Editor’s note: Again interesting that Immunocore is willing (and has the ressources) to co-develop a compound with a Big Pharma. This can lead to build up a more sustainable company on the long-run.

Your “sister” company Adaptimmune uses a cell-therapy approach, which shows limited efficacy against solid tumors and faces lot of challenges for example on the pricing side. Is it also the case with your platform?

We are not limited to liquid tumors, and neither is Adaptimmune, and we could do both in the future. This increases significantly the potential of our platform. Moreover, our biologicals are easier and cheaper to produce. This gives us a unique market access opportunity for the future.

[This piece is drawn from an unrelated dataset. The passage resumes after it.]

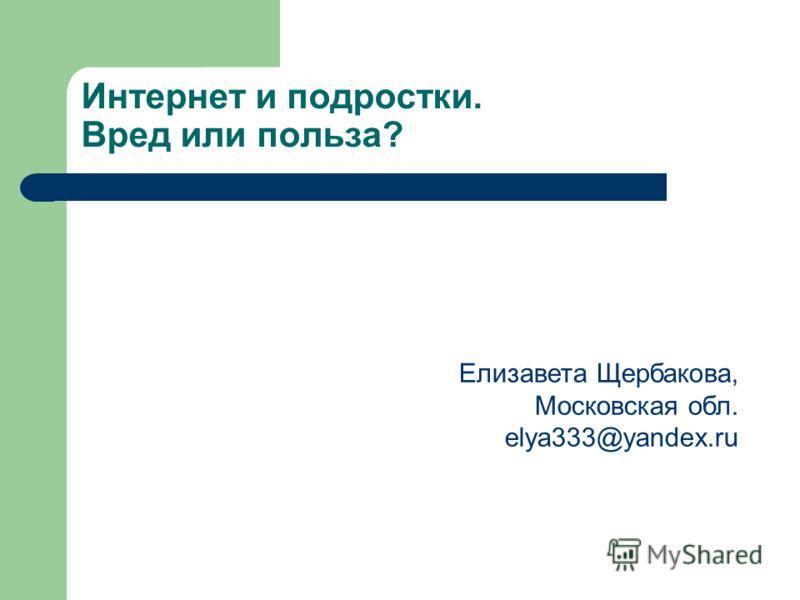 Интернет и подростки. Вред или польза? Елизавета Щербакова, Московская обл. elya333@yandex.ru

This was really a great chat. I was always wondering why Immunocore raised such a crazy amount of money and now I’m start getting it:

It combines an excellent technology, a lot of clinical potential and a low final price. And in addition, Immunocore has assembled a very high-level management team (probably one of the best in Europe – which just expanded last week) and solid financing to move forward.

Their goal is to build a sustainable and successful company as there are very few in Europe – Actelion and Morphosys being the best examples. It’s definitely a company to watch closely in 2016 after such a crazy 2015 year for them…

Feature Image Credit: Immunocore

Update 21/12: Immunocore signed a deal with Eli Lilly and not with Johnson & Johnson, as stated initially.